Tomorrow I am heading to Nelson with a friend to take on a Seven Day Fast at something called a Wellness Centre.  Seven days, no eating.  Our diet will apparently consist of juices, supplements and  herbs. We will be dry brushing. We will be gently walking. We will be sitting in the sauna. We will be stretching. And I’m pretty sure we will be really fucking hungry.

Nervousness and excitement are slugging it out between my ears. A friend has recommended it, reckons boredom is the toughest part, but she’s a cleaner creature than me in the ingestion department, so I’m only partially believing her reportage.   Another acquaintance has told me of his fasting life: I’ll feel cold, and alive, my senses will be on fire, the first two days are the hardest and I won’t sleep much. Oh, and I’ll have amazing dreams.  He said it’s quite ‘druggie’. That sounds fabulous. 

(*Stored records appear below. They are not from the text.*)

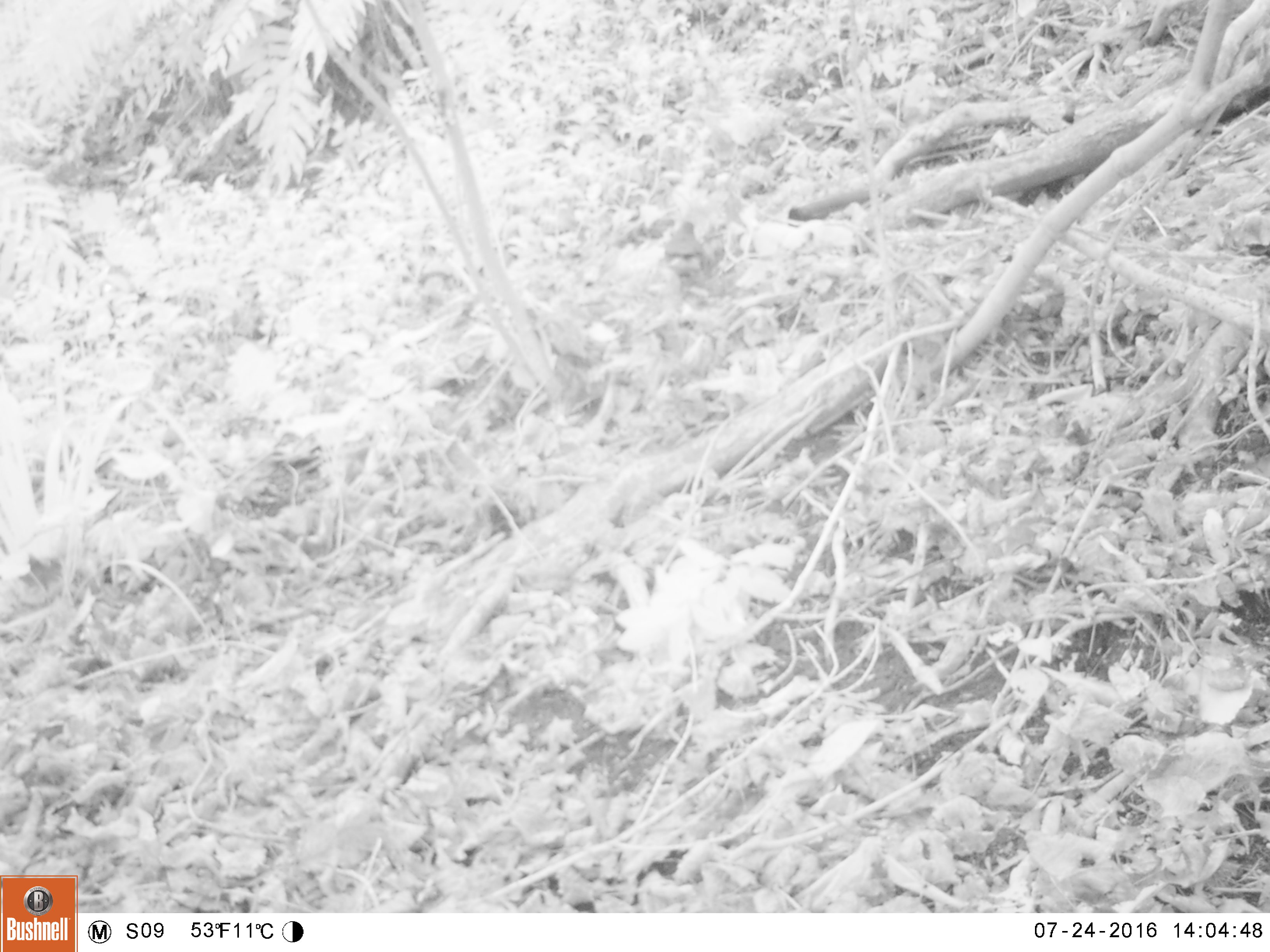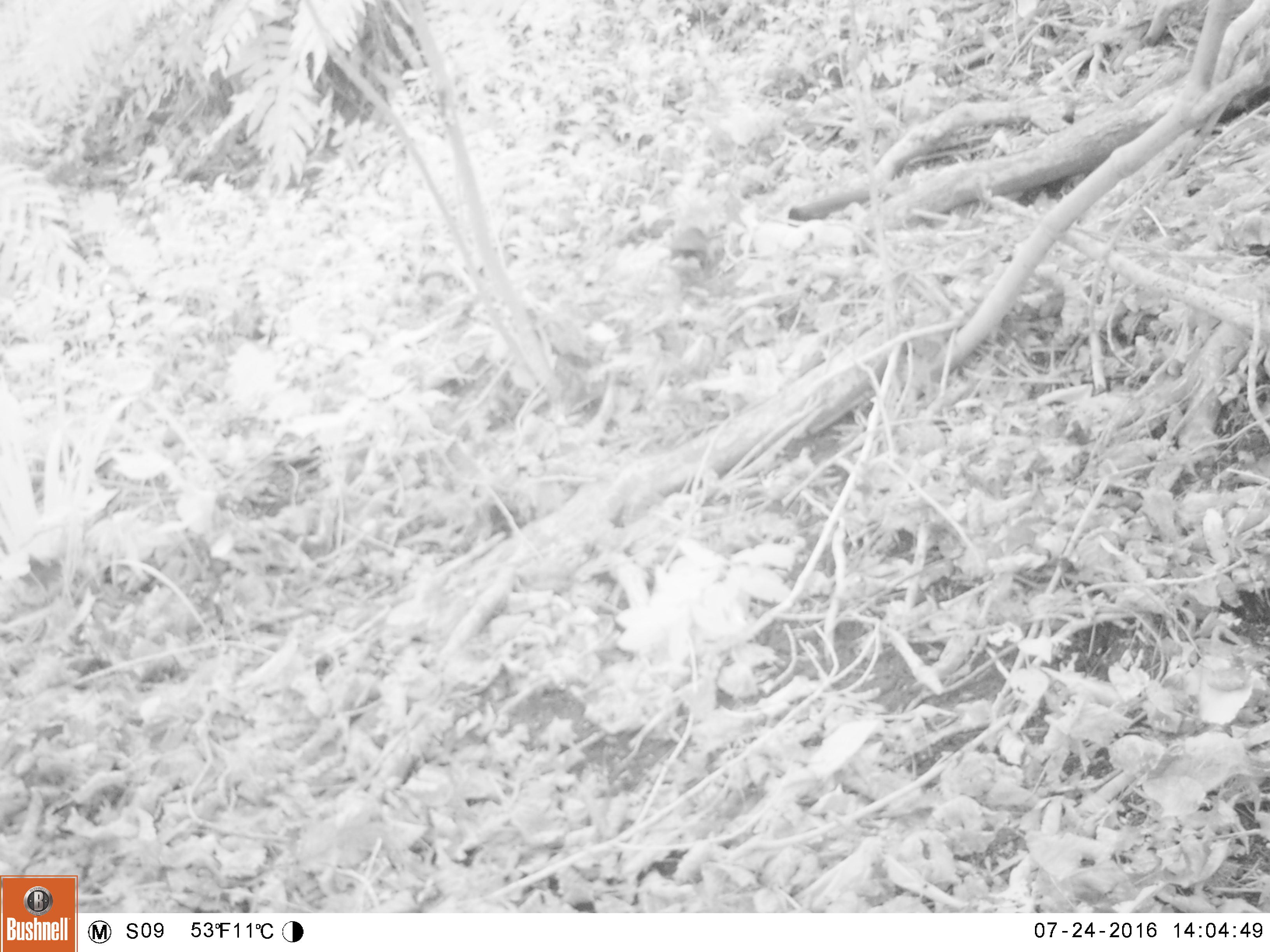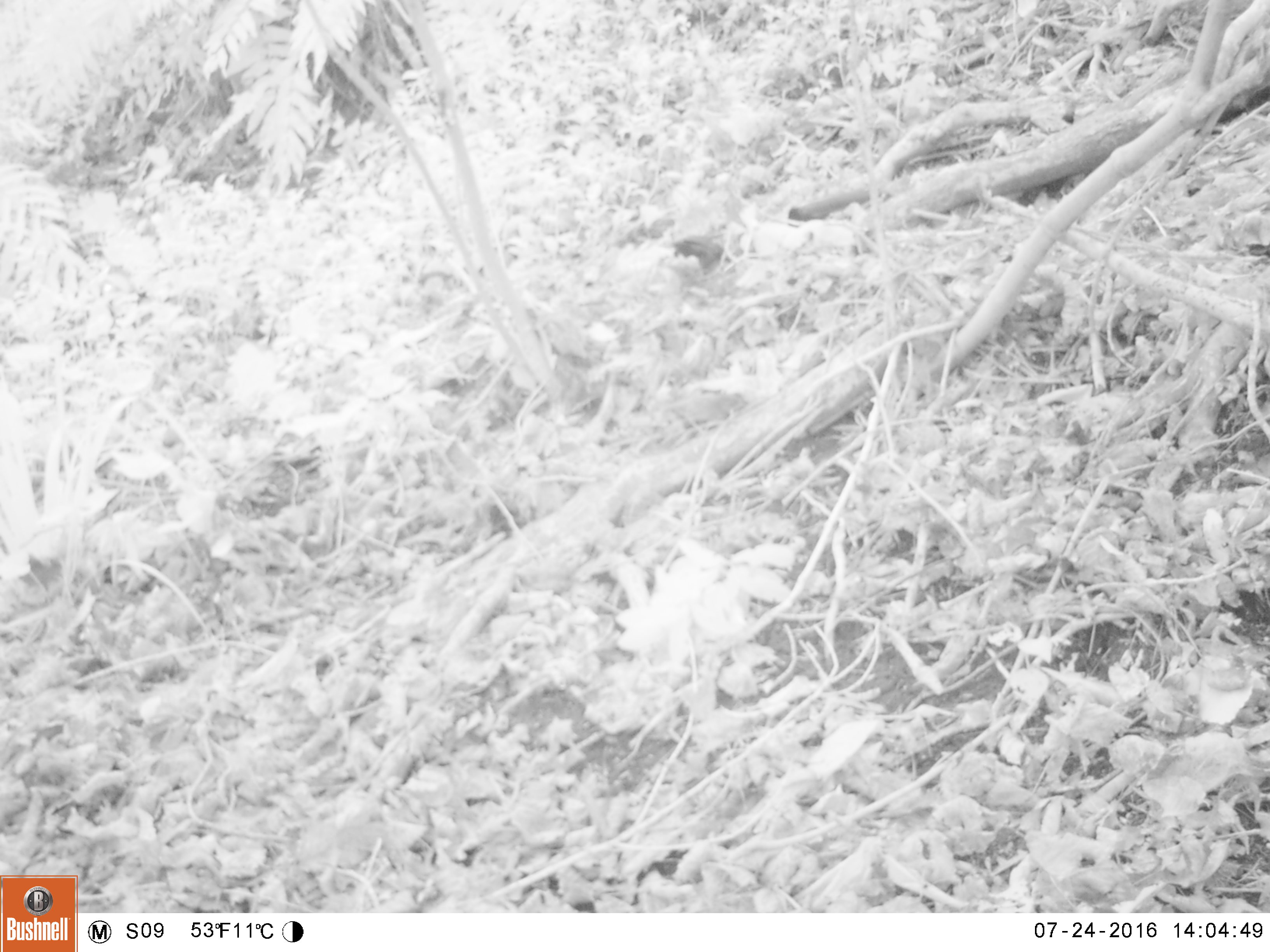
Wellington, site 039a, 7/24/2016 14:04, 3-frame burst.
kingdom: Animalia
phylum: Chordata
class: Aves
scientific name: Aves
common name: bird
Bird (Aves).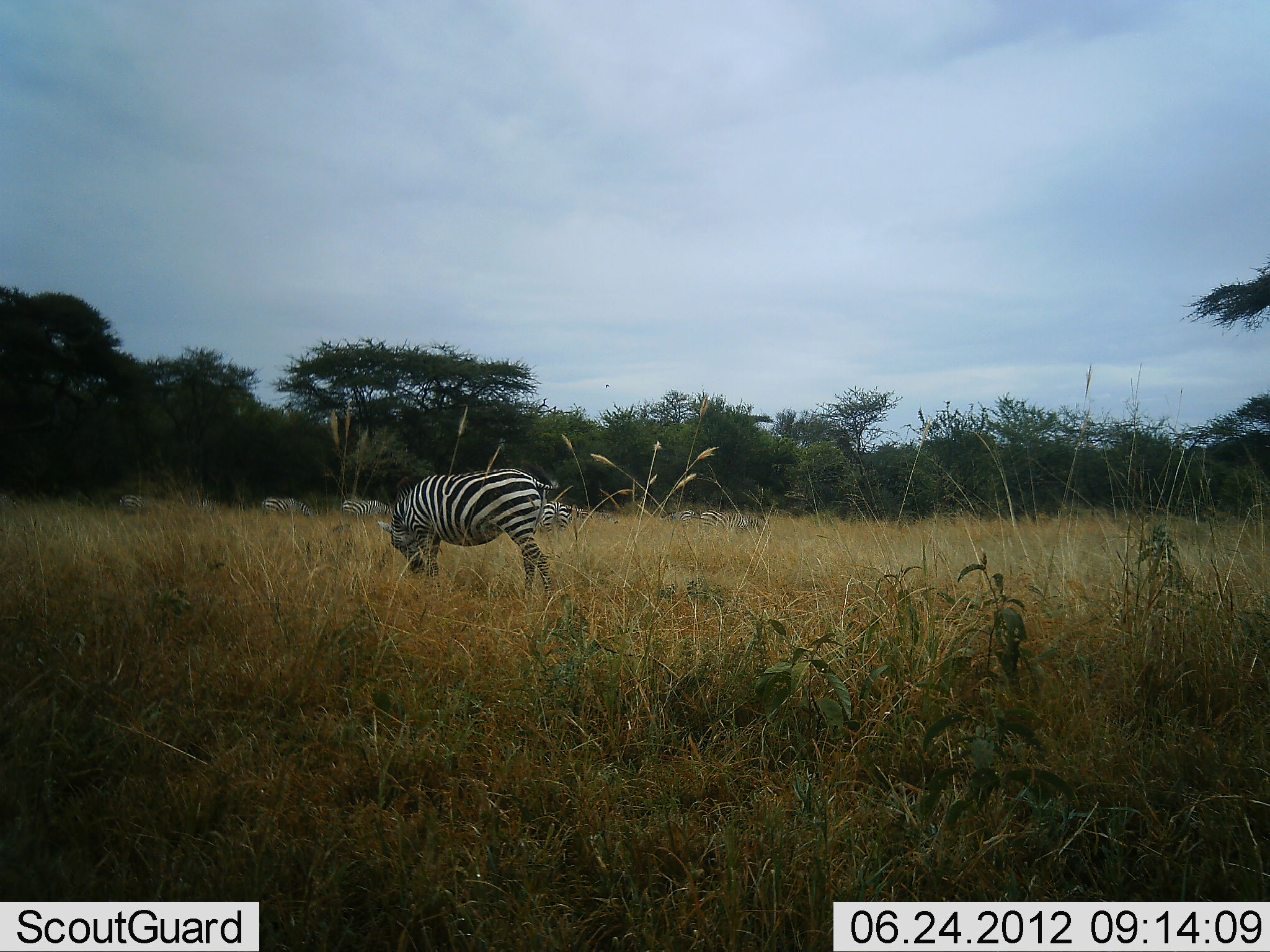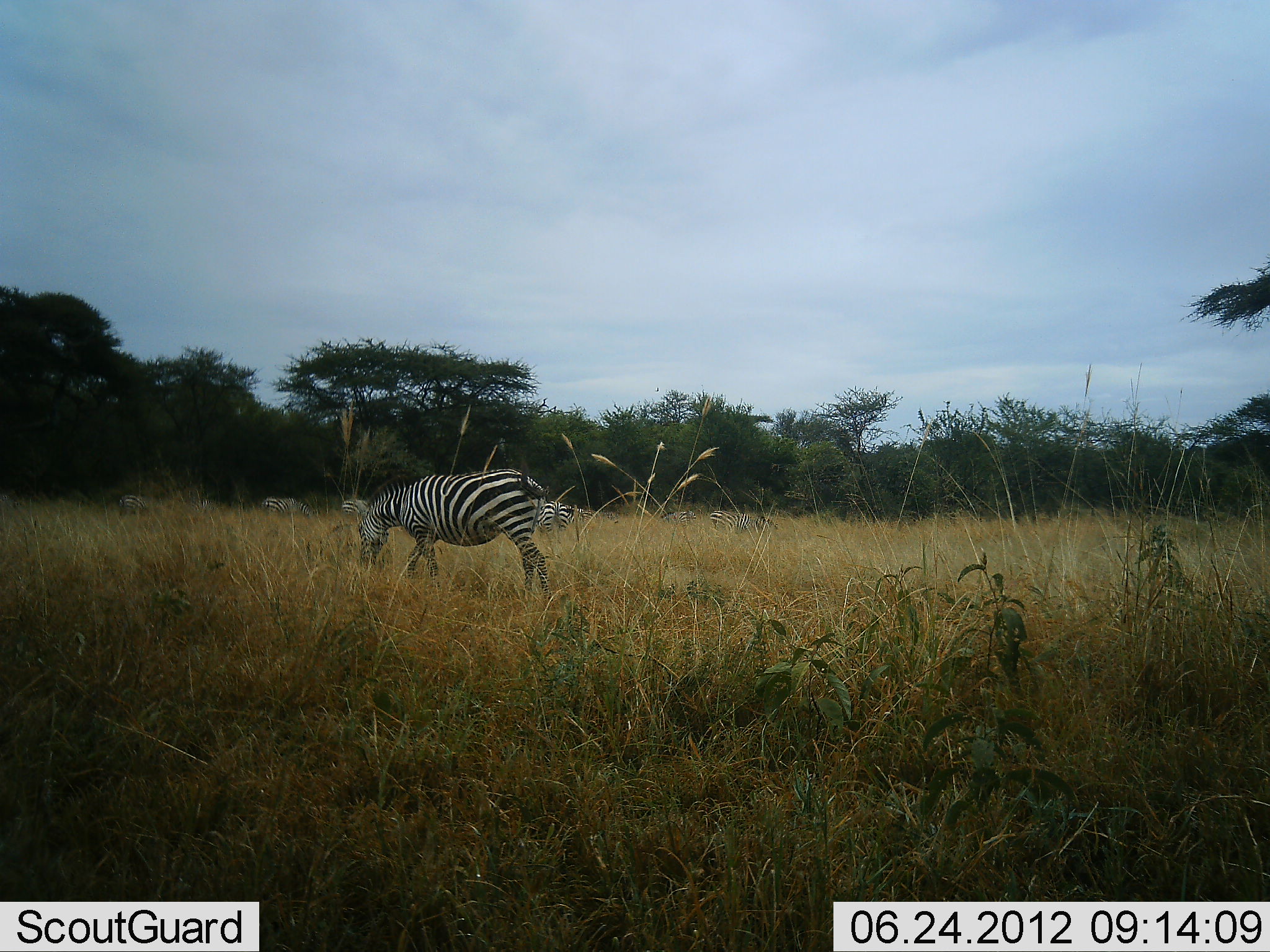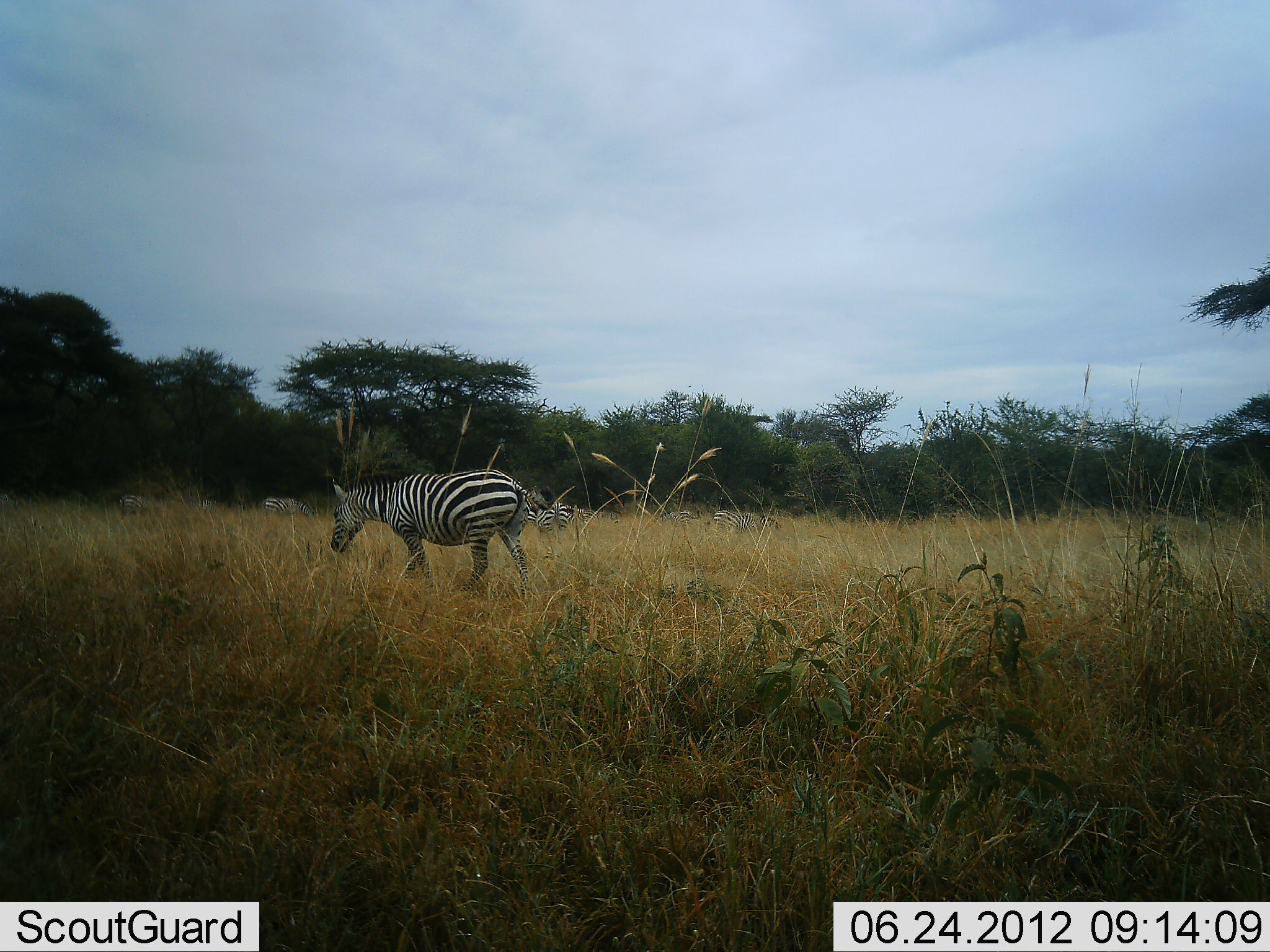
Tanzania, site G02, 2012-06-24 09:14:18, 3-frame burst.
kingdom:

In preparation for my  digestive system’s vacation I’ve been coffee, sugar and alcohol  free for seven days. Damn that my skin and eyes have already lost  five years, that I’ve already doubled my energy, that I’m sleeping like a princess with no pea, that I’m waking enthusiastically early.

There’s a part of me that would prefer to notice little improvement, so I can validate my slide back into an evening wine or two or three, some chocolate on the run, a trim flat white to go please. There’s a part of me that wants these habits exorcised.

There’s probably a whole lot of new parts of me I’m about to discover. Like hipbones. 

I’m doing this because I want to know what it feels like to be detoxified, to be completely clean. The really fascinating bit will be what I do with the information my body shares.